## EXERCISE AIM
Rewrite the entries, from the start up to and including the line with "rusted red metal roof [44, 54, 154, 116]", as a Markdown table with columns "Row" and "Text". Give one numbered row per line, skip blank lines, and leave the pictures out.

THE RECORDS start

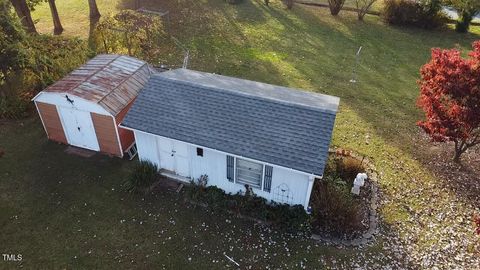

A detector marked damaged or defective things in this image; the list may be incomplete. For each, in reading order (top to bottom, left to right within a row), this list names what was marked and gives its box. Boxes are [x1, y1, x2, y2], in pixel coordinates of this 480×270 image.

rusted red metal roof [44, 54, 154, 116]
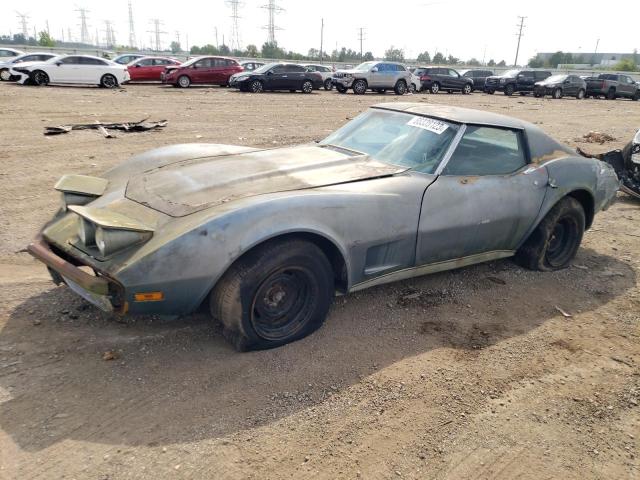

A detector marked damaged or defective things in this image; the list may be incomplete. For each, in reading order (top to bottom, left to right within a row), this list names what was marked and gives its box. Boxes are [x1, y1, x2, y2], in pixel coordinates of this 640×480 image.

wrecked car in background [26, 103, 620, 350]
abandoned sports car [28, 104, 620, 348]
rusty car body [28, 104, 620, 348]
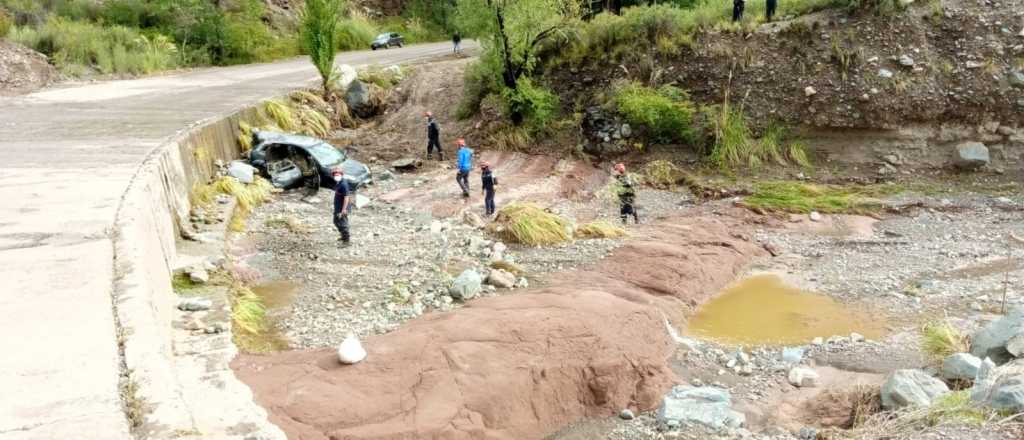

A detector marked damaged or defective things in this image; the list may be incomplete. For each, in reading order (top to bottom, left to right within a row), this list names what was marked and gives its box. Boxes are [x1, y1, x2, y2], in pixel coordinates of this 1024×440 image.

THE RECORDS end

## TASK RESPONSE
| Row | Text |
|---|---|
| 1 | A detector marked damaged or defective things in this image; the list may be incomplete. For each, in reading order (top to bottom, left to right within a row), this list names what was marked and gives its box. Boxes are [x1, y1, x2, y2], in pixel coordinates of this 480×270 image. |
| 2 | rusted red metal roof [44, 54, 154, 116] |